VC's may have the mindset that the founders will eventually acquiesce to ads, but also they didn't really care b/c all they wanted was an exit, which they got.
The founders, however, were never interested in an ad business and hold that POV to this day.
Fair enough, but the founders don't necessarily make these decisions. I wasn't particularly referring to them. If they got VC money (I don't know if they did or not) then the VCs must've had something in mind to get a decent return on their risk.
Zuck Says Ads Aren’t The Way To Monetize Messaging, WhatsApp Will Prioritize Growth Not Subscriptions
"Monetization was the big topic on today’s analyst call after Facebook announced it acquired WhatsApp for a jaw-dropping total of $19 billion. That’s $4 billion in cash and $12 billion in stock, and it reserved $3 billion in restricted stock units to retain the startup’s employees. But Facebook CEO Mark Zuckerberg, CFO David Ebersman, and WhatsApp CEO Jan Koum all said that won’t be a priority for the next few years. And when the time does come to monetize aggressively, it won’t be through ads"
It should be a law of nature that whatever Meta/Facebook acquires will surely be ad-riddled & 'spyware' infested regardless of the "we won't" promises they swear to abide by.
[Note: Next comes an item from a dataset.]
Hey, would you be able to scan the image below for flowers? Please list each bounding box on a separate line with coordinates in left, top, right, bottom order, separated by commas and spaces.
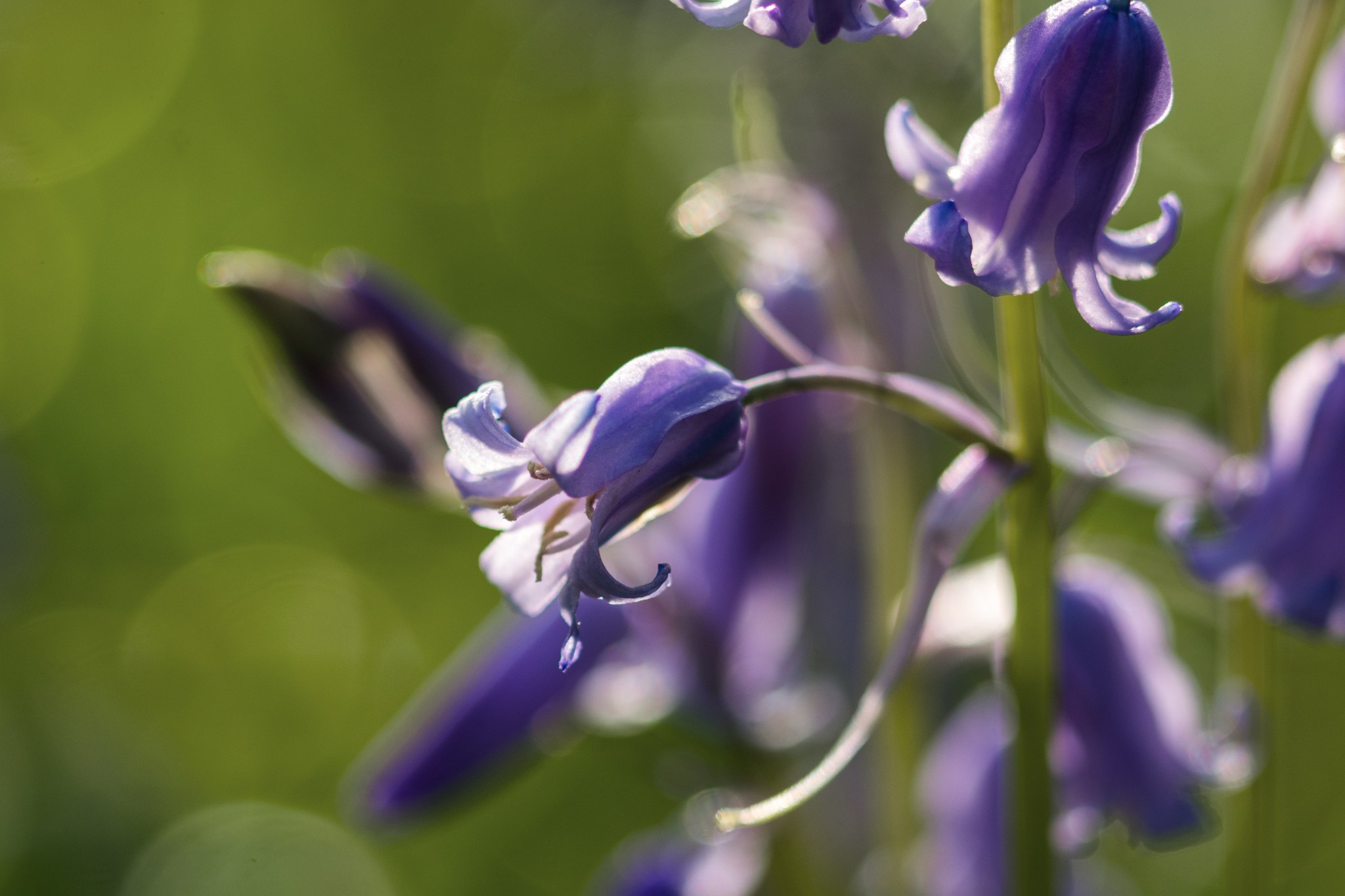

“No ads! No games! No gimmicks!”
I wonder how the early founders feel about what Whatsapp has become with random junk and gimmicks in the UI.
End-to-end encryption was added by Meta, they reused (part of) the Signal app code for this.
This was a big topic for years, I am surprised by this oversight.
A massive oversight on the authors part and completely missing the point of early WhatsApp as first status update application and then SMS replacement.
For example, browse the Sora (OpenAI video) feed just a little (or look at top posts) and it's all people clamoring for free videos. "Like this image if you think Sora should be free!" Those users I'm sure would put up with ads as long as they got their free AI dopamine fix.
snapcaster•7h ago
1oooqooq•7h ago
literal chat dialog tree with 4 options that is not connected to anything for around 250k/year.
toast0•7h ago
I had been voluntold to be on the ads team, because I had sent a list of things that needed to be done to make ads doable and not terrible. Of course, none of my ideas were deemed feasible at the time, including figuring our the ToS stuff, because no use building a product you can't launch and ToS changes aren't easy.
blitzar•7h ago
Don't sell yourself short ... they did all the things to make ads doable it was just not feasible to make them not terrible.
toast0•6h ago
In my mind, early focus on ToS could have possibly gotten the change more palletable/directed the project towards more palletable choices or perhaps more likely gotten to the cancellation decision faster and people could work on different things.